= Smacka Fitzgibbon =

Graham Francis "Smacka" Fitzgibbon (12 February 1930 – 15 December 1979) was an Australian banjoist and vocalist in the trad jazz idiom. He was a publican in country Victoria and restaurateur in Melbourne.

==Biography==
===Early life===
Fitzgibbon was born at Mordialloc, Victoria, the son of Francis Michael Thomas "Frank" Fitzgibbon, clerk, and pianist Minnie "Momma" Fitzgibbon, née Mitchell (died 1989), and nicknamed "Smacka" by Roy Youlden, a bookmaker friend of his father.
The actress–singer Maggie Fitzgibbon (30 January 1929 – 8 June 2020) was a sister.

Educated at St Bede's College, he began playing ukulele at an early age before switching to the banjo; his earliest influences were Bing Crosby, Al Bowlly and Louis Armstrong.

===Career===
In 1951 he began playing with "Frank Johnson’s Fabulous Dixielanders", before forming his own band, "The Steamboat Stompers"; his first album was Frisco Joe's Good Time Boys (1953). His party records on the Melbourne "Paramount" label sold well.

He started working at age 14 as a mechanic, then gained hotel-keeping experience in country Victoria as an employee of the Darnum Hotel. With help from his parents, he became licensee of the Commercial Hotel, Warragul, then after the death of his father, Smacka and his mother took over the Royal Mail Hotel, Wycheproof,
In 1967 he opened Melbourne's first jazz restaurant "La Brochette" (Studley Park Road, Kew) and in May 1971 "Smacka's Place", 55 Chetwynd Street, North Melbourne which became a Melbourne institution; his recipe for an enjoyable night out was an ample supply of "good food, good liquor, and good entertainment". Described as "Plump and smiling with a warm and friendly, genial personality", Smacka was a much loved entertainer, a rare breed who left a smile on everyone's face. He was a regular performer on Melbourne television shows, notably Sunnyside Up, In Melbourne Tonight and The Penthouse Club.

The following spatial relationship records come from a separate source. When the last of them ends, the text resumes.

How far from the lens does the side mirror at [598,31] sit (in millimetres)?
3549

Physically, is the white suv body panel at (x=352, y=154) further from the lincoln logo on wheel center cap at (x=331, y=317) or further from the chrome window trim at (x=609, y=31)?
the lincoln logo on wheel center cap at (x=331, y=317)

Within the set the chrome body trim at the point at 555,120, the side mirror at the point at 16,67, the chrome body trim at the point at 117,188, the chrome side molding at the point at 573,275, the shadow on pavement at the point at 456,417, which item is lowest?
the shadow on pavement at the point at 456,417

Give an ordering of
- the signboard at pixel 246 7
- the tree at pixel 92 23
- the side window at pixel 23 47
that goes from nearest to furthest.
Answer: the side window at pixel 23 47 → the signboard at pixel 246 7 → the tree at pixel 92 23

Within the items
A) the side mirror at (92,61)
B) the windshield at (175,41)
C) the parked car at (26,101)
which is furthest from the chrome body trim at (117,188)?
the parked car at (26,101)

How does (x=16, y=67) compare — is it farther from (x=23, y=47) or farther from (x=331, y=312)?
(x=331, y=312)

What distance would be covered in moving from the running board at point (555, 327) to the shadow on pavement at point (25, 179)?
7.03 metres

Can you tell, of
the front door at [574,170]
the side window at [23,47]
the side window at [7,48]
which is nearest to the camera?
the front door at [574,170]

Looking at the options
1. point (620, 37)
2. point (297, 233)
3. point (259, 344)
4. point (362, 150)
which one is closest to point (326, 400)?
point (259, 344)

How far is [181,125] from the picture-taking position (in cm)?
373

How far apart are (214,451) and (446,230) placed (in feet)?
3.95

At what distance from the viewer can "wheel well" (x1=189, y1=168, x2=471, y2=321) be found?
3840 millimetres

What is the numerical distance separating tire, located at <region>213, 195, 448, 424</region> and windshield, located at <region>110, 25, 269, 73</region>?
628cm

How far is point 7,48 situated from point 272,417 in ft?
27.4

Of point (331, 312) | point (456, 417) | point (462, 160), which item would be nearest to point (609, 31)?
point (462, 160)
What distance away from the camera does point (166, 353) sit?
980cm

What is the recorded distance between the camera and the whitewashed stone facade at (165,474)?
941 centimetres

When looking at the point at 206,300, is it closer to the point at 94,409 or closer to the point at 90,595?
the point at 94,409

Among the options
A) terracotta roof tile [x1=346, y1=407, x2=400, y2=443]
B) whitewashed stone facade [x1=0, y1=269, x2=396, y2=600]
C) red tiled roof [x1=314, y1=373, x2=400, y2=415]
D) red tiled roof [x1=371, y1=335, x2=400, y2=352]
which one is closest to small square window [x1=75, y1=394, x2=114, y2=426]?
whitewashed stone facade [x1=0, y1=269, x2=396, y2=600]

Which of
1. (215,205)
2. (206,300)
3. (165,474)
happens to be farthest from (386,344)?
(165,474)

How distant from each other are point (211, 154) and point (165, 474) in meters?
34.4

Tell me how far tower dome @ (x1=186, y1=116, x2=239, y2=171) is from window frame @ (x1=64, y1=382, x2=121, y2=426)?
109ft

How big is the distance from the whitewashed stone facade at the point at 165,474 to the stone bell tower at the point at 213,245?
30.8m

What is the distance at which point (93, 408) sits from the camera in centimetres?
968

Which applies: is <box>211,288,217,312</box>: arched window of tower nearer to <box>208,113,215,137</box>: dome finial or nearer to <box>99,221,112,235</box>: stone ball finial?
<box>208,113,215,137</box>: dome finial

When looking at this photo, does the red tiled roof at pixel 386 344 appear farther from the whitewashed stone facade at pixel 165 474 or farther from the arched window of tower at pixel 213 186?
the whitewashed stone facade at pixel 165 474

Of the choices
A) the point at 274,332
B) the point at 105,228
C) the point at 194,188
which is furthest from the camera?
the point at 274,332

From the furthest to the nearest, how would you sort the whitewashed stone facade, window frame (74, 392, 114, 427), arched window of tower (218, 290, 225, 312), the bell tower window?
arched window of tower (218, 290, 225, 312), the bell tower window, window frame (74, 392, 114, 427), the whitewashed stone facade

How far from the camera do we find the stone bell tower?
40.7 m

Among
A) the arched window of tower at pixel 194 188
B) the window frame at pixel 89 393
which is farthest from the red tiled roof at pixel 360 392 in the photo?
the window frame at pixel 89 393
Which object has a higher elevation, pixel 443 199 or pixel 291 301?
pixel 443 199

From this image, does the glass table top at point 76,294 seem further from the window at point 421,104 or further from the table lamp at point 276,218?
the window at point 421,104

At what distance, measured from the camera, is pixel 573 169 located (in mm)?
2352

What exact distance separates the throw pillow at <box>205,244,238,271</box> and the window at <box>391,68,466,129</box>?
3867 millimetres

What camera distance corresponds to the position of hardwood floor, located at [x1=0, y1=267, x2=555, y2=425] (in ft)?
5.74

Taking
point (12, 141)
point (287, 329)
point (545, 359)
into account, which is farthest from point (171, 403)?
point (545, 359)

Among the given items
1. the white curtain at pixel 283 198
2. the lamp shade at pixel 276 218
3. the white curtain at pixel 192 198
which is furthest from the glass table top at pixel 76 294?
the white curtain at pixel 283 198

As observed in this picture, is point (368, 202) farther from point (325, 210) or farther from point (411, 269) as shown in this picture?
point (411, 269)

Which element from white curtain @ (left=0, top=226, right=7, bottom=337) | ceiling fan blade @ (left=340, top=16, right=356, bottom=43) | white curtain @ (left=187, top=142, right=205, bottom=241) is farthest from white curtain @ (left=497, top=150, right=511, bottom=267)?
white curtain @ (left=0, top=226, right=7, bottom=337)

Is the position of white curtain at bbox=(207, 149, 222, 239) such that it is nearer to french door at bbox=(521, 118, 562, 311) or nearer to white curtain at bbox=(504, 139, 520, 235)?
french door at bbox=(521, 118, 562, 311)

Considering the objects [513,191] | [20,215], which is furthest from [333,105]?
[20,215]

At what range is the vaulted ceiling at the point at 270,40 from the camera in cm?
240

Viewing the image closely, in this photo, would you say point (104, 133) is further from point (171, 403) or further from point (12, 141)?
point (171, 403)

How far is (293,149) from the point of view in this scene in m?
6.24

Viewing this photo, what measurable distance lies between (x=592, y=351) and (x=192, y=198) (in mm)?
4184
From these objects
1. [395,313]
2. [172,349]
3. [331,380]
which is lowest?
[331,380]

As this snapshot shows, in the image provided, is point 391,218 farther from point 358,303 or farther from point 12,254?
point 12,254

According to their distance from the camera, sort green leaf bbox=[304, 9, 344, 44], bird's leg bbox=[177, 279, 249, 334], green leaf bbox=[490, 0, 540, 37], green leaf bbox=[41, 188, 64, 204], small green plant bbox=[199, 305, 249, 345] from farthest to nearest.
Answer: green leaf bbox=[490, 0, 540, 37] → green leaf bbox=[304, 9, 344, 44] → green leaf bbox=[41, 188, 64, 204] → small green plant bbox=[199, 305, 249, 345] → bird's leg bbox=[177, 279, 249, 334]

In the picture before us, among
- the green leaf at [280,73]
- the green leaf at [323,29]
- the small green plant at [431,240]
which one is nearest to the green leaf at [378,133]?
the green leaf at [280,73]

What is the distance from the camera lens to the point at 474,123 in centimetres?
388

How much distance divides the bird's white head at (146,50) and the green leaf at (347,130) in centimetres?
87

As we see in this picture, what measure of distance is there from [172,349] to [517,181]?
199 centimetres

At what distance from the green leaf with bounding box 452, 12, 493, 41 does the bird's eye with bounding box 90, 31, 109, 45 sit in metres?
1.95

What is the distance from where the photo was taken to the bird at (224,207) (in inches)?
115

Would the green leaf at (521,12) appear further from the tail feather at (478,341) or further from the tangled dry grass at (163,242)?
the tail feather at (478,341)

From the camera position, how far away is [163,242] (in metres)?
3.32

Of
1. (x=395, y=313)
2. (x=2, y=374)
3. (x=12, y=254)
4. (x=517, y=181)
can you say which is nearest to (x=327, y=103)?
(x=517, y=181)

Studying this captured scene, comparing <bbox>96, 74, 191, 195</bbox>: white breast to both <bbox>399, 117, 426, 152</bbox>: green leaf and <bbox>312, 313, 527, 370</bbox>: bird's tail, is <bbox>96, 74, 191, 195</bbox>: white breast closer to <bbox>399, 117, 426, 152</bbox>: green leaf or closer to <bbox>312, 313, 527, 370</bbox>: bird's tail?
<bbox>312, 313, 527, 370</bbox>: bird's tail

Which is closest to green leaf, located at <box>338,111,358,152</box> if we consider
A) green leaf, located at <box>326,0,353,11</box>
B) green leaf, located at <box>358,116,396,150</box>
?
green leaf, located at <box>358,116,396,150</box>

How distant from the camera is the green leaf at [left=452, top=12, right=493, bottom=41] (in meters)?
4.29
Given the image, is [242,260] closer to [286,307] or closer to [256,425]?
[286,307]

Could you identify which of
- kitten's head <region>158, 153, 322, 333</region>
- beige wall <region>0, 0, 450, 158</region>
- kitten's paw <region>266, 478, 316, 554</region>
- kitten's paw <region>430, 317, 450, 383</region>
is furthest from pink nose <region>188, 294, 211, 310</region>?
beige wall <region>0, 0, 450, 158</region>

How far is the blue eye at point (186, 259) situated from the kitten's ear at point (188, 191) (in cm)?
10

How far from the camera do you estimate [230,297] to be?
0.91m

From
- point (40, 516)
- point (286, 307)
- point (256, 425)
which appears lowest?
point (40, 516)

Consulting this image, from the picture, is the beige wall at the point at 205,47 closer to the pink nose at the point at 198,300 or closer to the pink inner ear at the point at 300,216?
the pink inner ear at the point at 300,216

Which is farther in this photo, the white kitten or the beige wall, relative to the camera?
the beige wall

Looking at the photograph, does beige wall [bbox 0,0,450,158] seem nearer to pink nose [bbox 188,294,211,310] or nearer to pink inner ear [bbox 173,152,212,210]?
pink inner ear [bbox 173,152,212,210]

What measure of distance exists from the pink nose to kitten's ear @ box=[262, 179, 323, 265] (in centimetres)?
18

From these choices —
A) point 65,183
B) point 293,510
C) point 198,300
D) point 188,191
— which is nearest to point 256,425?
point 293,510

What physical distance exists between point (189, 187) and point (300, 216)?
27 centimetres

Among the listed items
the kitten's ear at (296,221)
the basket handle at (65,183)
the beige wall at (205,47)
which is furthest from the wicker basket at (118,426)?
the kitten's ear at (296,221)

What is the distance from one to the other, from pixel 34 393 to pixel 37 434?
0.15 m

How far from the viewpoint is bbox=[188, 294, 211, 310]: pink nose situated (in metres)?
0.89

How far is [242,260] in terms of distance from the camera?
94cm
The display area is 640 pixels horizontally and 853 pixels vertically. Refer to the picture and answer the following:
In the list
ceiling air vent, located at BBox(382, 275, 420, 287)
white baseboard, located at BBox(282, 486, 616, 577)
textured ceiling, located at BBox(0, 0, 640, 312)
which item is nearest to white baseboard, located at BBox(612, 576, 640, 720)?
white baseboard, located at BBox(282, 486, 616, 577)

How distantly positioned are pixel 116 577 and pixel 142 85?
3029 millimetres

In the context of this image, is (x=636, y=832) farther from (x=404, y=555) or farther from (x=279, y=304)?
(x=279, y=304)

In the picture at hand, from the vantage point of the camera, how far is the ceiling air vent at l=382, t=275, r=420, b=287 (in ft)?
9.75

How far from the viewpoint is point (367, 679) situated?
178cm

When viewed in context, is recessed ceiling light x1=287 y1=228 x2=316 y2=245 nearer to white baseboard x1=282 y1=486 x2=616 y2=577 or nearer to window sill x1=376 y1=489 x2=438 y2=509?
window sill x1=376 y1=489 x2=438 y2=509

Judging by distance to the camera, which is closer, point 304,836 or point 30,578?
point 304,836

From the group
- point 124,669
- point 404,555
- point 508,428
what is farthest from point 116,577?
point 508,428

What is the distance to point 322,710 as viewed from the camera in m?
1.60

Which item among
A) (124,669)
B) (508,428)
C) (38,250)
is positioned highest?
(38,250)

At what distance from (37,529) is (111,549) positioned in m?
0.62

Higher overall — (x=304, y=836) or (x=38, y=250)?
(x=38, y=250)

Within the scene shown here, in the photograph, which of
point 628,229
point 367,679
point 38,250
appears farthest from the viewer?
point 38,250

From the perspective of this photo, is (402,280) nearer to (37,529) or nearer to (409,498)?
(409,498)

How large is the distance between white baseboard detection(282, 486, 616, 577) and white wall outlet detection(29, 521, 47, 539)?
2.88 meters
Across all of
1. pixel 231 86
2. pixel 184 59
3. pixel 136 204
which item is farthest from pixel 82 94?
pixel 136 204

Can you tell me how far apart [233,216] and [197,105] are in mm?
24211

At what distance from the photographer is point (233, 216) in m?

In 1972, the jovial Australian jazzman recorded the title song of the movie The Adventures of Barry McKenzie which was released as a single that same year, reaching #22 on Go-Sets Australian Singles Chart in December 1972. He was a mate of Australian satirist Barry Humphries.

Fitzgibbon recorded for the Fable label, and in 1972 was part of the Fable Singers' recording session, which recorded the theme songs for the 12 then-VFL clubs recorded under the musical direction of HSV-7's Ivan Hutchinson, with Smacka on vocals and banjo alongside other Australian jazz musicians including Frank Traynor on trombone. Most of these recordings are still played at AFL matches today.
In 1976 he made recordings with "the father of Australian jazz", Graeme Bell, with Kenny Clayton's trio, and with "Momma" Fitzgibbon.
That same year he took part in the Moomba Festival with Brian May's ABC Showband, on the CUB showboat.
In October 1979 he was one of the featured artists at the opening of The Jam Factory shopping and arts complex.

==Death==
Fitzgibbon was a chronic sufferer from melanoma, and had a malignant tumour removed in 1955. On 1 September 1977 Smacka collapsed during a radio broadcast on 3LO; he was subsequently found to have a brain tumour, for which he twice underwent surgery. He died from a cerebral haemorrhage on 15 December 1979, aged 49. Several thousand attended a rather colourful funeral service - "Mass for Smacka" - with Frank Traynor's "Jazz Preachers" playing the New Orleans hymn "Oh, Didn't He Ramble" for the funeral march in honour of the man described "as Melbourne as the Yarra (river)".

On 8 November 2004, a tribute show "Remembering Smacka" was performed by his daughter Nichaud at the Arts Centre Melbourne, in honour of the man best remembered for his popular jazz club, his dapper dress code (spotted bow ties, striped jackets, checked pants and two-tone shoes) and his love of vintage cars — he collected Packards.

==Legacy==
The Victorian Jazz Archive featured Smacka in its "Fitzgibbon Dynasty" exhibition.

==Family==
Fitzgibbon married Faye Hommelhoff on 31 October 1959, with whom he had four children. Their daughter Nichaud Fitzgibbon is a noted jazz vocalist. Their sons, Mark and Andrew, are also both musicians.